I agree with what David said here, but I just wanted to say that you
shouldn't feel too discouraged because of it.

As someone that occasionally has to bisect 5h+ worth of revisions, I
can tell you that in time you'll often be able to just look at the
revisions and spot the culprit, or maybe 2-3 candidates that have
likely caused the issue. Given that this bot does something very
specific, you can then probably just inspect the code and see what
caused the problem (if the revision doesn't touch any containers, then
it probably didn't cause the issue, right?). It's a lot easier when
you have a revision range, so it obviously won't take as long to
identify and fix as the initial failures that you are seeing now.

Ultimately, it's up to you to decide how much effort you are willing /
able to put into this. This kind of failures probably won't even occur
that often in practice, but when they do I think it's important to
find them and fix them. The best way to know for sure is to give it a
try for a while and see how it goes. If you find that it's
impractical, you can always revert to the current configuration.

Thanks David and Diana for your suggestions. Yes, I am looking at setting up the builder to run after every 10 commits (is 10 a reasonable number?) and notify the blame list in case of failures.

My plan is to enable this once all the current failures in the reverse builder are fixed (currently there are 4 failures).

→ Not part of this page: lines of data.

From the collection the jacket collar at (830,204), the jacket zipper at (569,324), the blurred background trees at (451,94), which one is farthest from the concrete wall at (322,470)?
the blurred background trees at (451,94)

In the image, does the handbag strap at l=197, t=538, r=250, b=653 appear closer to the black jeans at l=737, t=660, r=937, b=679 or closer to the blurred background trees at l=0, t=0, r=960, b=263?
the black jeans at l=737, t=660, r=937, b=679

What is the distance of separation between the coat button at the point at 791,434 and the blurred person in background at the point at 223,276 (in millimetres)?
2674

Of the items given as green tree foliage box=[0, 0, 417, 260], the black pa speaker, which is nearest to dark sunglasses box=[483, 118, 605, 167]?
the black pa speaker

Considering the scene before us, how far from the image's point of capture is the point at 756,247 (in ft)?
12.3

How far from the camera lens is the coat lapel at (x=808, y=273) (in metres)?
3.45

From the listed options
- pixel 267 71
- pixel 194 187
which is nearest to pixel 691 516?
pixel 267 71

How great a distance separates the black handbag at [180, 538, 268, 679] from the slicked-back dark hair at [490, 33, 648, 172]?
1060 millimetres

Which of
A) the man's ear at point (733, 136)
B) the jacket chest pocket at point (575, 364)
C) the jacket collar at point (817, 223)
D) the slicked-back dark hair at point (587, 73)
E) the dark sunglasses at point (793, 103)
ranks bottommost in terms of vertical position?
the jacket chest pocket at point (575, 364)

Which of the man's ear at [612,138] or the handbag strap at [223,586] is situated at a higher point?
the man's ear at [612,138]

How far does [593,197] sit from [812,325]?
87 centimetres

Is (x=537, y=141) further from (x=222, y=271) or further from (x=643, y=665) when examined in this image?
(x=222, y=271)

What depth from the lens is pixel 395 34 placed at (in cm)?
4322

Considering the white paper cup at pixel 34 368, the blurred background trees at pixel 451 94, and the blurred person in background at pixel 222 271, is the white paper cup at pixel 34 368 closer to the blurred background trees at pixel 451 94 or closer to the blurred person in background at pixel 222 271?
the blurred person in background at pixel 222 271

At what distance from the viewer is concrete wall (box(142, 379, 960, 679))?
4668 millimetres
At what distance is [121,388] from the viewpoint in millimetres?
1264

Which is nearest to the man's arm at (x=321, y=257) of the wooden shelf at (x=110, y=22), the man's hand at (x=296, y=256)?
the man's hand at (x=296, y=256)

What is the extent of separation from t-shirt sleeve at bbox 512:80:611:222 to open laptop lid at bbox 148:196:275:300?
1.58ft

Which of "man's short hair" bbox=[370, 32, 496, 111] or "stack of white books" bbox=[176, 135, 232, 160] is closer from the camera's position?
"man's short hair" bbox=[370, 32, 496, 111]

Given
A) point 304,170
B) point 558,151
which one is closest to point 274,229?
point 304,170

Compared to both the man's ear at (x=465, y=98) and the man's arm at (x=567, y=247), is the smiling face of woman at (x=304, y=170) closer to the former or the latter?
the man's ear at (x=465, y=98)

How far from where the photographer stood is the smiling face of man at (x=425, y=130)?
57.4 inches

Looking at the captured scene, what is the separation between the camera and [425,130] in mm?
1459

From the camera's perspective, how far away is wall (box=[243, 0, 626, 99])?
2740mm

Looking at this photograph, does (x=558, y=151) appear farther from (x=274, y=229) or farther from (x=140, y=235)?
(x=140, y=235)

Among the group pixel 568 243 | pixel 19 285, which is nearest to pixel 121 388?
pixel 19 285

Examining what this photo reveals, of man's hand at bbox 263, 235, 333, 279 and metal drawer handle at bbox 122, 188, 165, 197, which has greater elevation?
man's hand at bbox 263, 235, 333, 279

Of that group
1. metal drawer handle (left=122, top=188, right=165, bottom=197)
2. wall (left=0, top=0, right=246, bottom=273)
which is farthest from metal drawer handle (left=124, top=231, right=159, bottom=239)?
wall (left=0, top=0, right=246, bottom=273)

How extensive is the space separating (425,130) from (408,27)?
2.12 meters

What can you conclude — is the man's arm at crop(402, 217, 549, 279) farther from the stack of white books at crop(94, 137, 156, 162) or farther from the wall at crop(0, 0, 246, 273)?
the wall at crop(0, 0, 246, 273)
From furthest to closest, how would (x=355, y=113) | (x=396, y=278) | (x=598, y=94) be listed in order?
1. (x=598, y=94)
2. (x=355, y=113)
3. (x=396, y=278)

As for the bit-by-bit comparison of forward vs reverse builders is concerned I am trying to convince my team to dedicate some resources to this. Not sure how soon I can get this done :slight_smile:

Also thanks Diana for your ideas on how to debug/fix reverse iteration failures. Actually I have been following a similar strategy to fix these issues so far. Maybe I will update the community on this in a future email thread.

--Mandeep

Thanks David and Diana for your suggestions. Yes, I am looking at
setting up the builder to run after every 10 commits (is 10 a reasonable
number?) and notify the blame list in case of failures.

Mostly you probably just end up having the bot run as fast as possible - I think the default configuration maybe has a time based delay so it doesn’t fire off on the first commit after a quiet period, but if nothing else comes in for a few minutes, it goes off and runs on a single commit rather than sitting idle.

I guess you’d find more in the zorg repository.

But please keep an eye on how reliable/actionable the emails are - if developers aren’t responding to/fixing issues, or if the bot is sending fail mail for other uninteresting things (like build failures that other buildbots alerady diagnosed) - please tweak/tune or disable the buildbot. I know there’s already a lot of buildbot email spam, but everything we can do to reduce the noise is really important.